Chapter 9: A Distant Tale

Previous ChapterNext Chapter

A Distant Tale


Breakfast was served sometime after daybreak crept over the city walls and daylight touched the wet brick of the Crimson Shore. It was, as it often dawned, a pale morning with gusts of wind and light drizzles all through the early hours before sunrise, which lessened once the sun was firmly set by fast-dispersing clouds. The food itself was rather plain—warm milk with honey, berry jam on sweetened bread, figs, and beer—but it was good and heartened the spirit. Seated by the fire of the brazier in his room, Lord Palfrey listened to the chatter of his companions and wove a complex weave with thread and needle.

His latest project—a labrys embroidered in bronze and silver thread upon an ivory pennant, circled by emerald-green laurels and rubies sewn in blood-red crimson—was a gift for his mother. He’d made one for Shimmershield and Lancer too, and though he’d put his heart into each one, Lady Glowspur’s demanded a particular level of care...

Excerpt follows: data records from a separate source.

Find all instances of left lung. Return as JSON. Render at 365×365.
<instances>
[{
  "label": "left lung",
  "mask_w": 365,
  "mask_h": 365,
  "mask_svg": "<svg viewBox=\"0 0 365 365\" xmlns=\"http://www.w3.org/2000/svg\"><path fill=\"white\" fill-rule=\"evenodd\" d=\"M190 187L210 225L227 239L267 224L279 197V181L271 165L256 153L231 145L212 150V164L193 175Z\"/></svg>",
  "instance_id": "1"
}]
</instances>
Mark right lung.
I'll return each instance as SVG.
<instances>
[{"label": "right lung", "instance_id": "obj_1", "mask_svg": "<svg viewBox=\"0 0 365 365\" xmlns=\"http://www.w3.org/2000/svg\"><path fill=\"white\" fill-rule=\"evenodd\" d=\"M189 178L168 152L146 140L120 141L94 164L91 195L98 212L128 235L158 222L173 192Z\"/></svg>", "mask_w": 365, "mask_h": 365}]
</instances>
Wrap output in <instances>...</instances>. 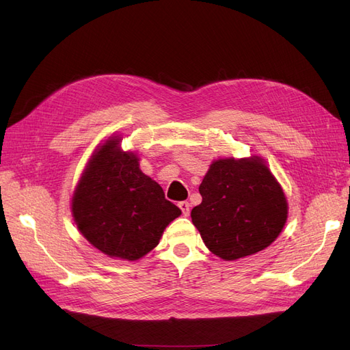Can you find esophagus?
<instances>
[{"label": "esophagus", "mask_w": 350, "mask_h": 350, "mask_svg": "<svg viewBox=\"0 0 350 350\" xmlns=\"http://www.w3.org/2000/svg\"><path fill=\"white\" fill-rule=\"evenodd\" d=\"M178 207L180 208V211H183L184 215H188L189 214V202L188 201H180L178 204Z\"/></svg>", "instance_id": "esophagus-1"}]
</instances>
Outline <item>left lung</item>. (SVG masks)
<instances>
[{"mask_svg": "<svg viewBox=\"0 0 350 350\" xmlns=\"http://www.w3.org/2000/svg\"><path fill=\"white\" fill-rule=\"evenodd\" d=\"M200 194L202 201L191 211L192 223L208 250L224 260L255 255L285 226V194L259 156L214 161Z\"/></svg>", "mask_w": 350, "mask_h": 350, "instance_id": "8db88e82", "label": "left lung"}]
</instances>
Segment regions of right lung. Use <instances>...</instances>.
I'll use <instances>...</instances> for the list:
<instances>
[{"label":"right lung","mask_w":350,"mask_h":350,"mask_svg":"<svg viewBox=\"0 0 350 350\" xmlns=\"http://www.w3.org/2000/svg\"><path fill=\"white\" fill-rule=\"evenodd\" d=\"M118 136L92 154L72 197V215L82 236L110 258L137 260L158 246L180 210L162 187L144 175Z\"/></svg>","instance_id":"obj_1"}]
</instances>
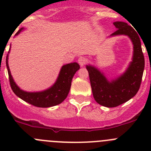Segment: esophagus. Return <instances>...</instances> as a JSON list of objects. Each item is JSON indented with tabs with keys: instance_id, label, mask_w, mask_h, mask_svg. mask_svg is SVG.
<instances>
[{
	"instance_id": "esophagus-1",
	"label": "esophagus",
	"mask_w": 151,
	"mask_h": 151,
	"mask_svg": "<svg viewBox=\"0 0 151 151\" xmlns=\"http://www.w3.org/2000/svg\"><path fill=\"white\" fill-rule=\"evenodd\" d=\"M87 59L84 57H80L78 59V63L81 67H84L86 64H87Z\"/></svg>"
}]
</instances>
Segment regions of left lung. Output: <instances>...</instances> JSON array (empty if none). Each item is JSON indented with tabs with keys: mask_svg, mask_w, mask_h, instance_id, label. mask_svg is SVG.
<instances>
[{
	"mask_svg": "<svg viewBox=\"0 0 151 151\" xmlns=\"http://www.w3.org/2000/svg\"><path fill=\"white\" fill-rule=\"evenodd\" d=\"M116 31L110 36L127 35L133 44V59L128 68L119 78L109 81L101 71L87 65L93 97L96 102L107 107H115L132 99L139 91L145 68L141 41L136 30L127 23H113Z\"/></svg>",
	"mask_w": 151,
	"mask_h": 151,
	"instance_id": "obj_1",
	"label": "left lung"
}]
</instances>
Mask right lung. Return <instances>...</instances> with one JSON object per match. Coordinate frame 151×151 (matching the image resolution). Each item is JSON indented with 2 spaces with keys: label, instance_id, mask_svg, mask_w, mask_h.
I'll list each match as a JSON object with an SVG mask.
<instances>
[{
  "label": "right lung",
  "instance_id": "1",
  "mask_svg": "<svg viewBox=\"0 0 151 151\" xmlns=\"http://www.w3.org/2000/svg\"><path fill=\"white\" fill-rule=\"evenodd\" d=\"M23 29L24 28L20 29L15 35H18ZM6 63L10 86L14 93L26 102L38 107H50L61 104L67 98L71 87L72 79L80 68L79 64L76 62L65 64L61 67L56 81L51 87L44 91L30 93L21 90L14 81L8 65V55Z\"/></svg>",
  "mask_w": 151,
  "mask_h": 151
}]
</instances>
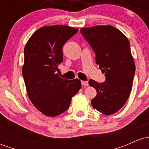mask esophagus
Here are the masks:
<instances>
[{"label": "esophagus", "mask_w": 149, "mask_h": 149, "mask_svg": "<svg viewBox=\"0 0 149 149\" xmlns=\"http://www.w3.org/2000/svg\"><path fill=\"white\" fill-rule=\"evenodd\" d=\"M81 84H82V85H83V86H88V83L87 81H83V80H82Z\"/></svg>", "instance_id": "esophagus-1"}]
</instances>
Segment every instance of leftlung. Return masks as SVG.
<instances>
[{"label":"left lung","instance_id":"obj_1","mask_svg":"<svg viewBox=\"0 0 149 149\" xmlns=\"http://www.w3.org/2000/svg\"><path fill=\"white\" fill-rule=\"evenodd\" d=\"M80 32L93 49L96 63L106 76L104 83L89 81L97 92L92 105L104 115H111L125 105L132 88L135 64L130 42L112 26L82 28Z\"/></svg>","mask_w":149,"mask_h":149}]
</instances>
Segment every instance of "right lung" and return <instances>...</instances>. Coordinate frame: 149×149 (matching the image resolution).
Listing matches in <instances>:
<instances>
[{
	"label": "right lung",
	"mask_w": 149,
	"mask_h": 149,
	"mask_svg": "<svg viewBox=\"0 0 149 149\" xmlns=\"http://www.w3.org/2000/svg\"><path fill=\"white\" fill-rule=\"evenodd\" d=\"M78 31L65 25L45 26L36 31L25 45L22 75L27 95L34 107L49 117L66 111L81 88L79 79H64L58 73L63 46Z\"/></svg>",
	"instance_id": "1"
}]
</instances>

“...of course I refused,” Lord Lapis huffed, though his voice seemed far away. “I had told mother before and I wasn’t afraid to tell her twice, Topaz, but Lady Firecrown’s daughter is absolutely not whom I want to marry. I did consider it, too, just as I promised!”

“And?” Lord Topaz asked, at the edge of his seat, eyes lively and lips parted.

“No! A thousand times no! You surely remember the tourney...”

Topaz nodded sagely and Palfrey, too, had to absently agree as he drove the needle into the pennant. Lady Firecrown was a worthy mare and a mighty champion of the eastern holds, but her daughter was no Shimmershield. Hardly! The mare had a gait like a wood-horn cow and the wits to match, all of it brought to a laughably embarrassing display not three years past.

“I still can’t believe she would do such a thing,” Topaz whistled, eyes on his project while his mind drifted back to the tourney grounds, now deserted, but once so full of life and excitement. At least until Lady Firecrown’s daughter tried to pass a household slave for herself when asked to a duel. Then it turned to uproar.

“A coward and a fool!” Palfrey said as he finished his current chain stitch. “A charming combination, Lapis.”

“Is it not?” Lapis groaned. “I do dearly love my mother and I would do much for my family, you both must understand, but I can’t imagine marrying that imbecile... not even for her!”

“Truly!” Topaz beamed. “Wouldn’t you say, Palfrey?”

The needle stopped midway through the pennant and the silver thread hung limply from its eye. Palfrey glanced at his companions from his project to find two pairs of eager eyes set firmly on him. Too late he realized he’d been cornered into yet another one of their games.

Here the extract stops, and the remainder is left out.